El malestar campea en la zona. Un taxista se queja de que antes hacía varios viajes al día para llevar a pasajeros a San Antonio o Boca de Grita, puntos de cruce de la frontera. Ahora no lleva a nadie ni a comprar ni a trabajar en Colombia. A pesar del torniquete aplicado entre Táchira y Norte de Santander, los productos de consumo básico siguen sin aparecer. En cambio, la policía sigue incautando mercancía venezolana en la vecina ciudad colombiana de Cúcuta.

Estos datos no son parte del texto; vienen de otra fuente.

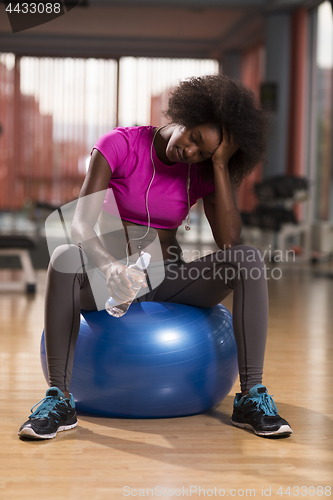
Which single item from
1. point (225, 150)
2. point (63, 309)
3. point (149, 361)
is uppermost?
point (225, 150)

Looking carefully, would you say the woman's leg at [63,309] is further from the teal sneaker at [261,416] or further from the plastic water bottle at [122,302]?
the teal sneaker at [261,416]

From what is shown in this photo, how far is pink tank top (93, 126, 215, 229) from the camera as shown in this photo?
1583mm

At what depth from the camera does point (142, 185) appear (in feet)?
5.22

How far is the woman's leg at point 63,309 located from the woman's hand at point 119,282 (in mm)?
92

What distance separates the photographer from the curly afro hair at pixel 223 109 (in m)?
1.47

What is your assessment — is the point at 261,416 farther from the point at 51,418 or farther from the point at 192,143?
the point at 192,143

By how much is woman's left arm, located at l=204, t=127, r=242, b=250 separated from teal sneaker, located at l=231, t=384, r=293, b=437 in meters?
0.41

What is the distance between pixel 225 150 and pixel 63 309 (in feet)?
1.94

“Mientras el tráfico de mercancías continúa, ahora se le agrega el tráfico de personas”, dice el exdiputado Walter Márquez, que fue embajador del Gobierno de Chávez en India. Pero desde que rompió con la revolución, se convirtió en uno de sus más encarnizados críticos. Márquez asegura que militares y funcionarios del Gobierno controlan el paso binacional por las veredas clandestinas, que franquean a cambio de sobornos. Ya denunció ante la Fiscalía al presidente Maduro y otras autoridades por el decreto —ilegal e innecesario, a su juicio— de suspensión de garantías, y se apresta a hacer lo mismo, agotadas las instancias nacionales, ante la Corte Penal Internacional (CPI). “Estas medidas se tomaron para achacar a Colombia los problemas del país y limitar la actividad electoral de la oposición de cara a los comicios electorales”, asegura, pero también vaticina un bumerán político: “Lo que le viene al Gobierno es un tsunami electoral en la zona fronteriza”.